» PROBLEM TO SOLVE
Only the lines running from the line with "Crackled Blush |" to the end of the listing below should be copied, exactly, without pictures.

» DATASET SECTION
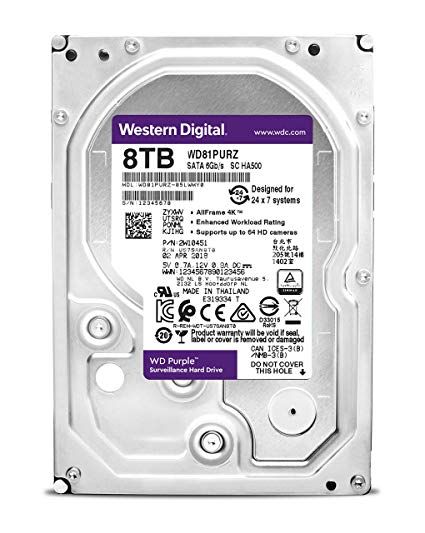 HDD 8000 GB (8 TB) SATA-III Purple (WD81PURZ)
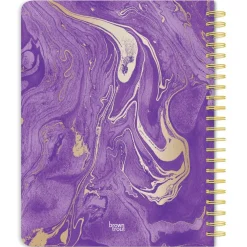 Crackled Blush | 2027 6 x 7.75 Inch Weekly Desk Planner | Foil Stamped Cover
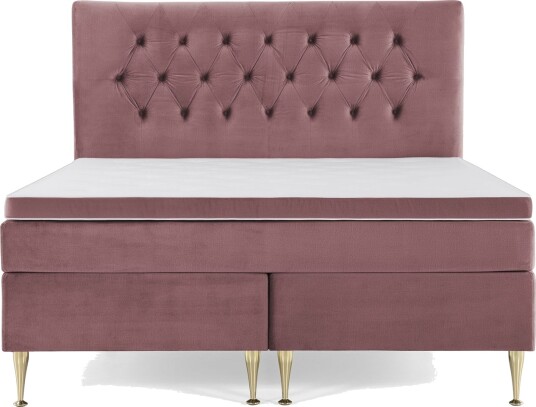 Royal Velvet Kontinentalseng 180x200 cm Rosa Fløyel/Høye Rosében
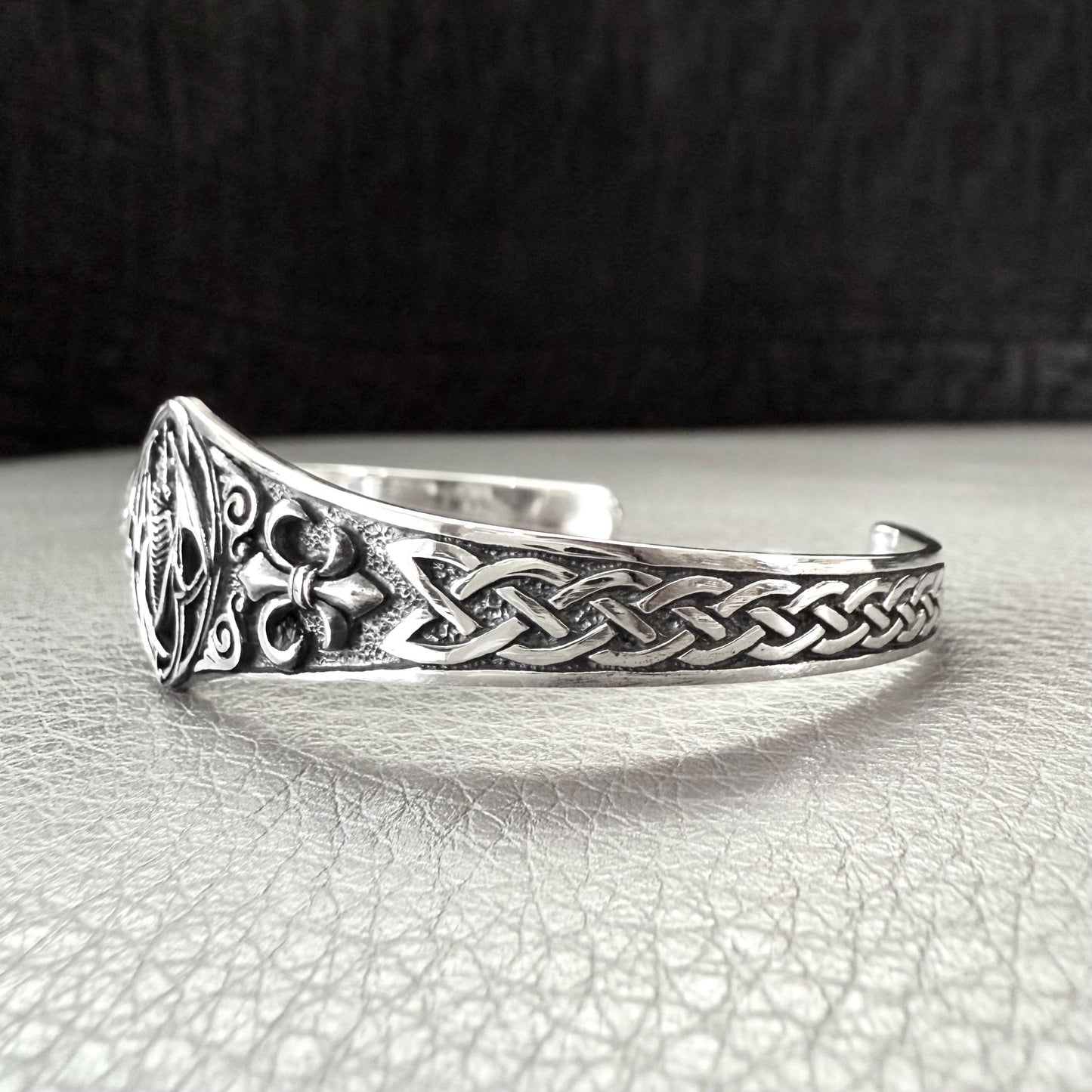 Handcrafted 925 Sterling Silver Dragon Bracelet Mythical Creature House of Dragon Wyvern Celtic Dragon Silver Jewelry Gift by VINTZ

» WRITTEN ANSWER
 Crackled Blush | 2027 6 x 7.75 Inch Weekly Desk Planner | Foil Stamped Cover
 Royal Velvet Kontinentalseng 180x200 cm Rosa Fløyel/Høye Rosében
 Handcrafted 925 Sterling Silver Dragon Bracelet Mythical Creature House of Dragon Wyvern Celtic Dragon Silver Jewelry Gift by VINTZ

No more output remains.